The settings, the dashboard, folder structure everything will be the same on both Paraya and Glassfish.
Setting up a community server on VSCode
If you are someone like me using VSCode as the regular text editor, there is an even easier way to setup a Paraya, Glassfish or even a Tomcat server straight through your editor. Without all the hassle I showed you earlier. However, this is only possible in a developer environment and you will have to actually deploy the server as I mentioned in the previous post of you are doing a remote deployment.
Step 1 – Download the ‘community server connectors’ extension
Goto VSCode marketplace or from within the VSCode extension tab search for the community server connectors extension and install it on VSCode. This will also install 3 additional dependency extensions as well.

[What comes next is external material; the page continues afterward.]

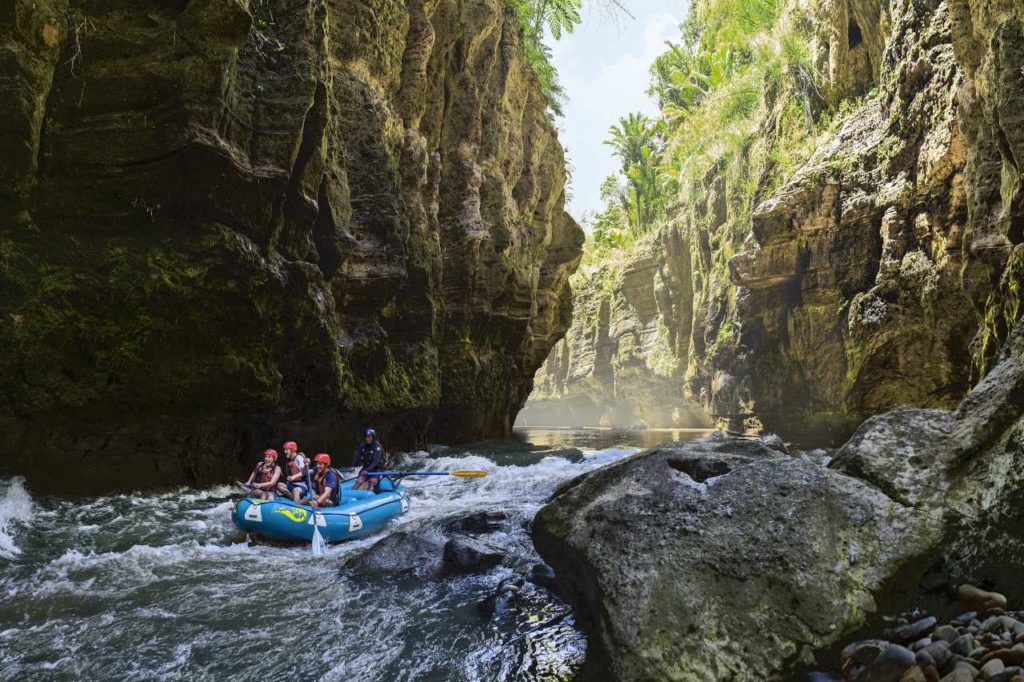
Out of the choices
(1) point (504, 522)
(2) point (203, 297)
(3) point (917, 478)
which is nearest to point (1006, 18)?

Once you have installed the extension you will be asked to restart your editor, and after restarting you will see a sever tab on your sidebar.
Step 2 – Install the community server
As the name suggest the extension is able to install various different community servers, such as Apache Tomcat, Apache Kafka, Apache Felix, GlassFish, Paraya etc. It can also install different versions of these servers as well.
If you have already downloaded a server on to your disk, you can also load that as well instead of downloading the server from the internet.
Step 3 – Start your server
Once downloaded, or opened your server will appear on the sidebar, you can run the server by right clicking on the server and click start server, you can stop, restart, debug within the VSCode without touching the terminal.